Association of the rs236918 variant of PCSK7 with the prevalence of the metabolic syndrome and its components in population from Ahvaz cohort study: A case-control study in Iran

Abstract

Objectives: The proprotein convertase subtilisin/kexin type 7 (PCSK7) enzyme is encoded by the PCSK7 gene and is involved in the processing and activation of latent precursor proteins. Previous studies have reported that some PCSK7 variants are associated with markers of body iron stores and lipid profiles, as well as obesity and insulin resistance. The aim of this study was to investigate the association of the rs236918 variant of PCSK7 with metabolic syndrome (MetS) and its related components.

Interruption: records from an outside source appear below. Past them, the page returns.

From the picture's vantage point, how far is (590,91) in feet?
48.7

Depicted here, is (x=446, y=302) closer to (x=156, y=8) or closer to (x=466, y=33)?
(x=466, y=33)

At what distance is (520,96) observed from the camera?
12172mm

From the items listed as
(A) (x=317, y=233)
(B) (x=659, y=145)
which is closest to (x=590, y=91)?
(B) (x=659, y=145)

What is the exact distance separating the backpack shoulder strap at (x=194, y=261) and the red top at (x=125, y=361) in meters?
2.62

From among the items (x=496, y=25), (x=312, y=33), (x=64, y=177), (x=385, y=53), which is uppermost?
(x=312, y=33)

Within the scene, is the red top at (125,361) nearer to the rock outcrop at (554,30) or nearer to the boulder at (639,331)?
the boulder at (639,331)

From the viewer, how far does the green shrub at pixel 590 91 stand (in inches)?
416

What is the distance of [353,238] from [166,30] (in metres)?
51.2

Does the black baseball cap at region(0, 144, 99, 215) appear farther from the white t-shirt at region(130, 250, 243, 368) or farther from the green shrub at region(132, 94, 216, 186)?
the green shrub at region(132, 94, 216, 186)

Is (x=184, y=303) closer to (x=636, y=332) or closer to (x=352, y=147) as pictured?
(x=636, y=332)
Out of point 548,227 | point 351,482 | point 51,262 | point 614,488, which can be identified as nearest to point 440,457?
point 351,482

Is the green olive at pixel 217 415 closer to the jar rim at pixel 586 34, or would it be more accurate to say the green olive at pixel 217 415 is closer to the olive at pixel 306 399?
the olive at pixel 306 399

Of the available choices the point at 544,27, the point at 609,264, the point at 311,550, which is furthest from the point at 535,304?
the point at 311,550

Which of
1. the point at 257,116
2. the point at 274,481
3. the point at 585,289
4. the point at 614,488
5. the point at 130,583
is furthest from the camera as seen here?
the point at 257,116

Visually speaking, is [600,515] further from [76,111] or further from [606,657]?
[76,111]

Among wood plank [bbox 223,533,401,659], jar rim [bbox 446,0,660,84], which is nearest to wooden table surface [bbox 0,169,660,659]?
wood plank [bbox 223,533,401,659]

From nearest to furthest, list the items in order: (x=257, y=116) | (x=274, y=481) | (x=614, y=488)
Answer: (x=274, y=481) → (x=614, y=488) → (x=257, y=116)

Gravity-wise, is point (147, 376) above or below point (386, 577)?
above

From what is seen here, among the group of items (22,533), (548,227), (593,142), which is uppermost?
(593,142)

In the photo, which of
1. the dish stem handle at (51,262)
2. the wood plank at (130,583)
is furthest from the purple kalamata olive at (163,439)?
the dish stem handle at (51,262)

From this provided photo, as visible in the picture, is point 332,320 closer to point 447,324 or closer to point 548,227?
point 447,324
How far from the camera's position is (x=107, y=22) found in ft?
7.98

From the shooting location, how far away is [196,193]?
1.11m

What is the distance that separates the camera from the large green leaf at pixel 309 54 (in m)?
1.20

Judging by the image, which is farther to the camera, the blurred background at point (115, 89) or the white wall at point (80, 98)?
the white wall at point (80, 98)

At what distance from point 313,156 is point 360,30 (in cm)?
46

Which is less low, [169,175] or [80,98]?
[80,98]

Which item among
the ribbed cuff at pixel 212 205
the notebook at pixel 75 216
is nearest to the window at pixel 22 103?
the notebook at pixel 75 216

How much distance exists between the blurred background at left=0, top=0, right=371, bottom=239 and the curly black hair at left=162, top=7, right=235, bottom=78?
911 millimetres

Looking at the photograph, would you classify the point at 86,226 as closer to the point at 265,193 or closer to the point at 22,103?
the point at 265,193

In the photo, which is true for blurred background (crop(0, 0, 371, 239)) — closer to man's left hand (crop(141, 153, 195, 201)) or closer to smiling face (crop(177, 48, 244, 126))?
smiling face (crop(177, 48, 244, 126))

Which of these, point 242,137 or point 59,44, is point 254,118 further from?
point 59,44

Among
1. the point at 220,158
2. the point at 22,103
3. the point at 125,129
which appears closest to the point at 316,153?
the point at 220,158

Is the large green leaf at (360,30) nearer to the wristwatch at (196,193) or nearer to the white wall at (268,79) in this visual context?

 Methods: In this cross-sectional study, 325 participants in the age group of 25 to 86 years were examined. Standard protocols were employed to measure body mass index, blood pressure, fasting blood glucose, total cholesterol (TC), high-density lipoprotein cholesterol (HDL-C), and triglycerides (TG). Individuals with metabolic syndrome (MetS) were identified in accordance with the guidelines set by the National Cholesterol Education Program. Genotype was determined using the PCR-RFLP method.
 Results: The findings revealed that there was no association between the rs236918 variant and increased risk of MetS or its components and also plasma lipid profile.
 Conclusion: Overall, the findings exhibit no significant association between the PCSK7 rs236918 polymorphism and MetS in this population. Although these results may be due to sample size and power issues, the role of lifestyle factors and other genes in the development of MetS appears to be more important in this population. Therefore, further research is required to validate these results.